Getting the viewer interested in such a specific topic as rock climbing, and even without a clear dramatic structure and mountain landscapes, is not so easy. But the authors of the Korean action-comedy will keep your attention on the screen: you can even cut the suspense with a knife, and you will feel dizzy from flying over skyscrapers, even rocky peaks are not required.
Divine Fury (Saja)
- Rating: KinoPoisk - 6.2; IMDb - 6.1
- horror, fantasy, action
Yong-hu is engaged in mixed martial arts and accumulates a grudge against God: once his father, a policeman, was killed in execution, and God, as they say, did nothing. One day during a fight, a stigma appears from the blow on Yong-ho's palm, and supernatural entities begin to overcome him. In order to understand everything and not hide from the devilish intrigues, the guy has to establish relations with the exorcist priest.

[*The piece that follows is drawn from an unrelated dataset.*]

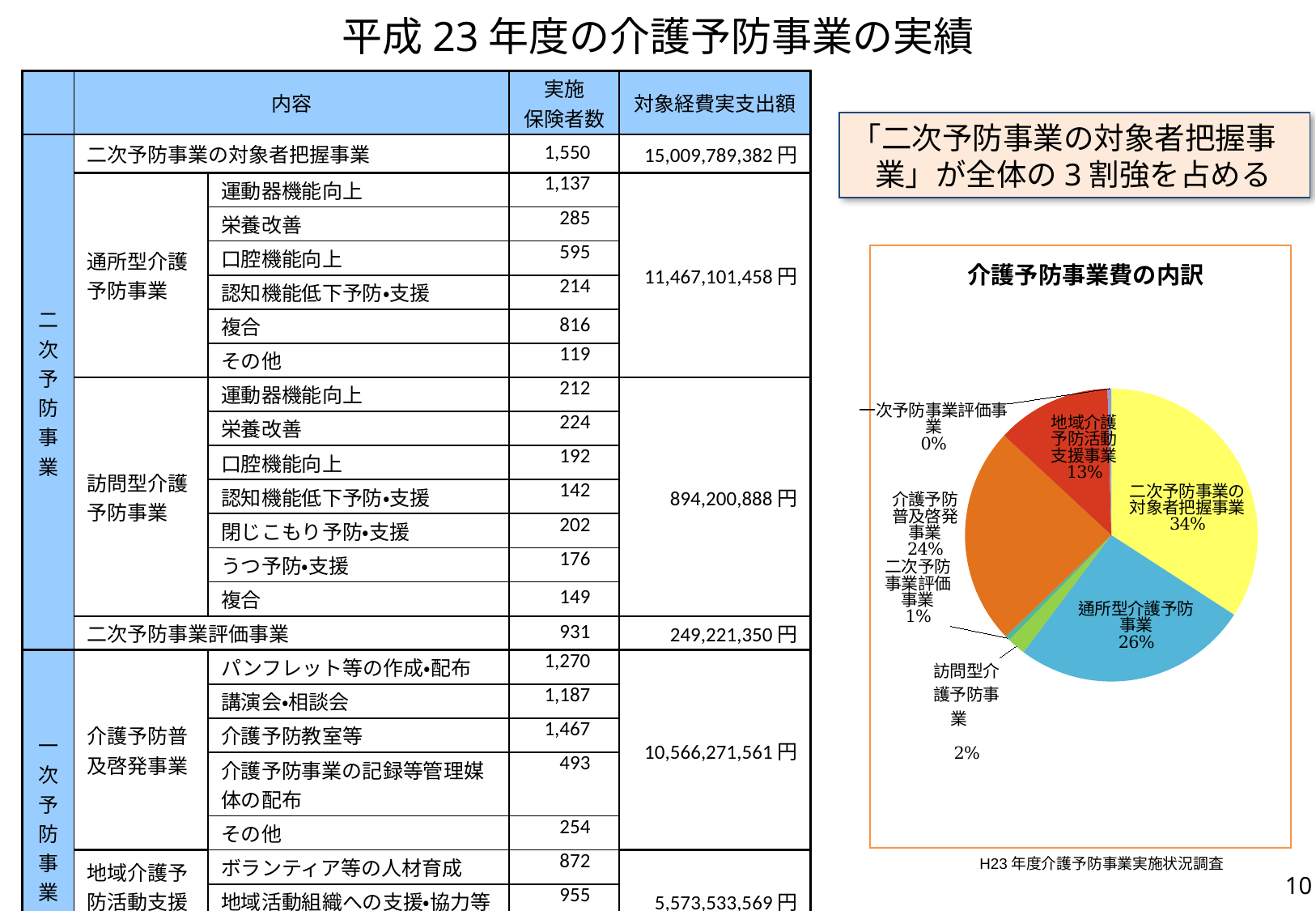
What share of the pie does 通所型介護予防事業 account for? 26% Which category has the smallest slice of the pie? 一次予防事業評価事業 What kind of chart is shown on the slide? pie chart How many categories are shown in the pie chart? 7 What share of the pie does 介護予防普及啓発事業 account for? 24% Which category has the largest slice of the pie? 二次予防事業の対象者把握事業 What is the title of the chart on the slide? 介護予防事業費の内訳 What is the difference in percentage points between 二次予防事業の対象者把握事業 and 通所型介護予防事業? 8 percentage points What share of the pie does 二次予防事業評価事業 account for? 1%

"The Exorcist", "Constantine", MMA and spiritual search are seemingly incompatible, but not for Korean cinema, with its genre eclecticism. Here in one minute they can, like the Knight in The Seventh Seal, talk about the eternal silence of heaven, and in the next frame they beat on the kidneys; and everything is equally expressive.
Long live the king! (Rong ribeu deo king)
- Rating: IMDb - 5.3
- crime, melodrama, action
The gangster boss confronts a principled attorney. A fragile girl slaps him in the face for participating in the dispersal of a peaceful demonstration and thus conquers him. Striving to become a better man, he is hired as an assistant to a former gangster who has now been re-educated, runs a cafe for the poor and is running for Congress.
Rounding out our list of the best high-rated Korean films from 2019 is a cute novelty of two crossed genres: well-meaning social cinema and crime comedy. While branded Korean gangster dramas of bestial seriousness are mainly exported, films in which fountains of blood land on someone's pleasant smile are more popular in Korea itself.